Provided material Start Marker

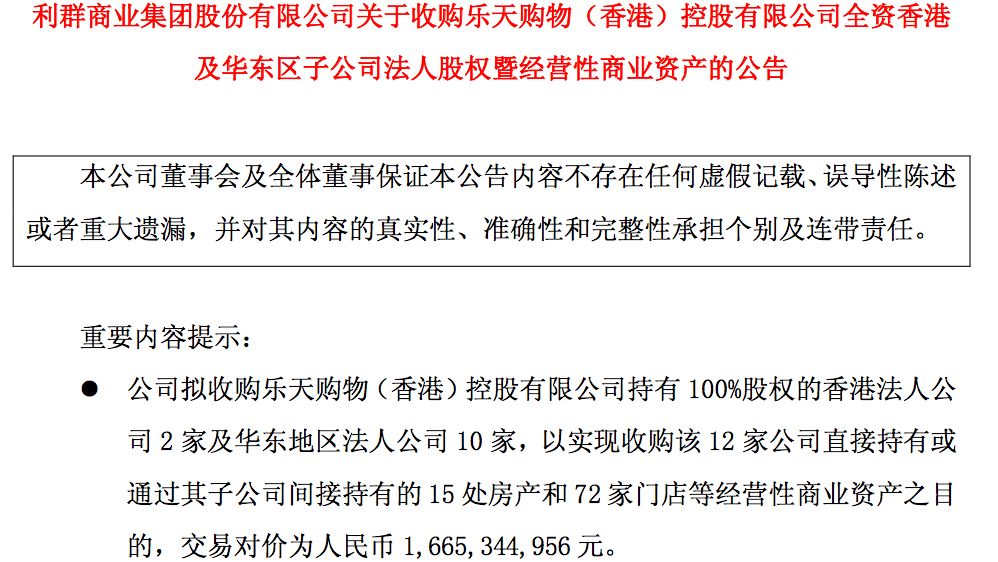 利群商业集团股份有限公司关于收购乐天购物（香港）控股有限公司全资香港及华东区子公司法人股权暨经营性商业资产的公告

本公司董事会及全体董事保证本公告内容不存在任何虚假记载、误导性陈述或者重大遗漏，并对其内容的真实性、准确性和完整性承担个别及连带责任。

重要内容提示：

• 公司拟收购乐天购物（香港）控股有限公司持有100%股权的香港法人公司2家及华东地区法人公司10家，以实现收购该12家公司直接持有或通过其子公司间接持有的15处房产和72家门店等经营性商业资产之目的，交易对价为人民币1,665,344,956元。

Provided material End Marker

§ **What is needed**: Please output, exactly, the lines of the listing from the one containing "本公司董事会及全体董事保证本" through the last, inclusive, and no other lines.

§ **Exercise result**:
本公司董事会及全体董事保证本公告内容不存在任何虚假记载、误导性陈述或者重大遗漏，并对其内容的真实性、准确性和完整性承担个别及连带责任。

重要内容提示：

• 公司拟收购乐天购物（香港）控股有限公司持有100%股权的香港法人公司2家及华东地区法人公司10家，以实现收购该12家公司直接持有或通过其子公司间接持有的15处房产和72家门店等经营性商业资产之目的，交易对价为人民币1,665,344,956元。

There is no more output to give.